Moskau hat sich in einer ersten scharfen Reaktion nach der Rückkehr und prompten Festnahme des Kremlgegners Alexei Nawalny eine Einmischung in seine innere Angelegenheiten verbeten. Forderungen der deutschen Bundeskanzlerin Angela Merkel, der EU und weiterer Staaten nach einer umgehenden Freilassung des von einem Mordanschlag mit dem chemischen Kampfstoff Nowitschok geschwächten Oppositionellen verhallten in der Hauptstadt. «Wir erlauben es nicht, sich da einzumischen», sagte Kremlsprecher Dmitri Peskow am Dienstag nach Angaben der Agentur Interfax. «Wir haben keine Absicht, auf solche Mitteilungen zu hören.»
Der Sprecher von Präsident Wladimir Putin erklärte zudem, dass es Gründe gegeben habe für die Festnahme Nawalnys am Sonntag nach seiner Landung. Der Putin-Gegner war wegen Verstosses gegen Bewährungsauflagen in einem früheren Strafverfahren in Haft gekommen. Als «Unsinn» bezeichnete Peskow Nawalnys Vorwürfe, dass Putin «Angst» vor dem Oppositionellen habe und ihn deshalb habe einsperren lassen.

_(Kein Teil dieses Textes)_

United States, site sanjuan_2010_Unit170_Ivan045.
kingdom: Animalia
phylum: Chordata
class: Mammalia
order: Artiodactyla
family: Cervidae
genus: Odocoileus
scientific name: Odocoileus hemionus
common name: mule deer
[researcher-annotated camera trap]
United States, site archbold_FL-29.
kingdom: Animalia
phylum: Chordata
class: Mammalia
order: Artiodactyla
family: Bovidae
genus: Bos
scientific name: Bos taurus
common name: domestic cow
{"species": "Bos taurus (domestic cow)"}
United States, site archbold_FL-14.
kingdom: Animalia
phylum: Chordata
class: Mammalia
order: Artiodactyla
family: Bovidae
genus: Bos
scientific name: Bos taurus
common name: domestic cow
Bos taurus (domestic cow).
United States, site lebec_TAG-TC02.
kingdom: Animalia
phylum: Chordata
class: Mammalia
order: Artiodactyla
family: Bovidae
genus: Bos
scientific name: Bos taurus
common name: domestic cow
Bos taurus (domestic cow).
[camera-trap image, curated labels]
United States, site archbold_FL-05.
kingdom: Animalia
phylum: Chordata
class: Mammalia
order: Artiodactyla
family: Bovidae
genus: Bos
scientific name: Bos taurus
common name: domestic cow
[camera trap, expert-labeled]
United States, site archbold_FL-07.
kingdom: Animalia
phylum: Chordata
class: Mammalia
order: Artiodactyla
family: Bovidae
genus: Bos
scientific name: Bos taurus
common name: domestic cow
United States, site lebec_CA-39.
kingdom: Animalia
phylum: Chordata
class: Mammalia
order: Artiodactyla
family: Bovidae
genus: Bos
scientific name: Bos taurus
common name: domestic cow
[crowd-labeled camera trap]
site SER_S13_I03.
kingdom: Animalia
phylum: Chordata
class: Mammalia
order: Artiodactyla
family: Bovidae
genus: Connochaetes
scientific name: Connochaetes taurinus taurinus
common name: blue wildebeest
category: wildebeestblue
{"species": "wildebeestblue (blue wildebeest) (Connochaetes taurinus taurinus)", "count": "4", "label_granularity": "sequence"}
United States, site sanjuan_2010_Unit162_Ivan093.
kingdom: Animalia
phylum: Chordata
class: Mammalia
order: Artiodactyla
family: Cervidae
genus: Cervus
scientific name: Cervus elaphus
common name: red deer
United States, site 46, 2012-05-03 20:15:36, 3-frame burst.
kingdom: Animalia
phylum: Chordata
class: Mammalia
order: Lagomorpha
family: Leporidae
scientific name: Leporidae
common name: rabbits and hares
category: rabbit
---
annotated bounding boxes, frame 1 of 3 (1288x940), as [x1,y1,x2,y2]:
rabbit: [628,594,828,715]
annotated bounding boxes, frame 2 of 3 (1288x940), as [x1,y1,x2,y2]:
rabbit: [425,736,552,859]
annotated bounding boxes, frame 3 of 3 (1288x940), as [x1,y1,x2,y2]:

Während Nawalny in dem für seine harten Haftbedingungen berüchtigten Moskauer Untersuchungsgefängnis Nummer eins – im Volksmund kurz «Matrosenruhe» – einsass, machte sich Putin im tiefsten russischen Winter frei für ein Eisbad. Der 68-Jährige bekreuzigte sich vor einem Kreuz aus Eis, während er in eine kreuzförmig ausgeschlagene Öffnung ins Wasser stieg. Die russisch-orthodoxe Kirche feierte am Dienstag den Dreikönigstag – später als im Westen. Eine Tradition bei Putin, wie sein Sprecher sagte.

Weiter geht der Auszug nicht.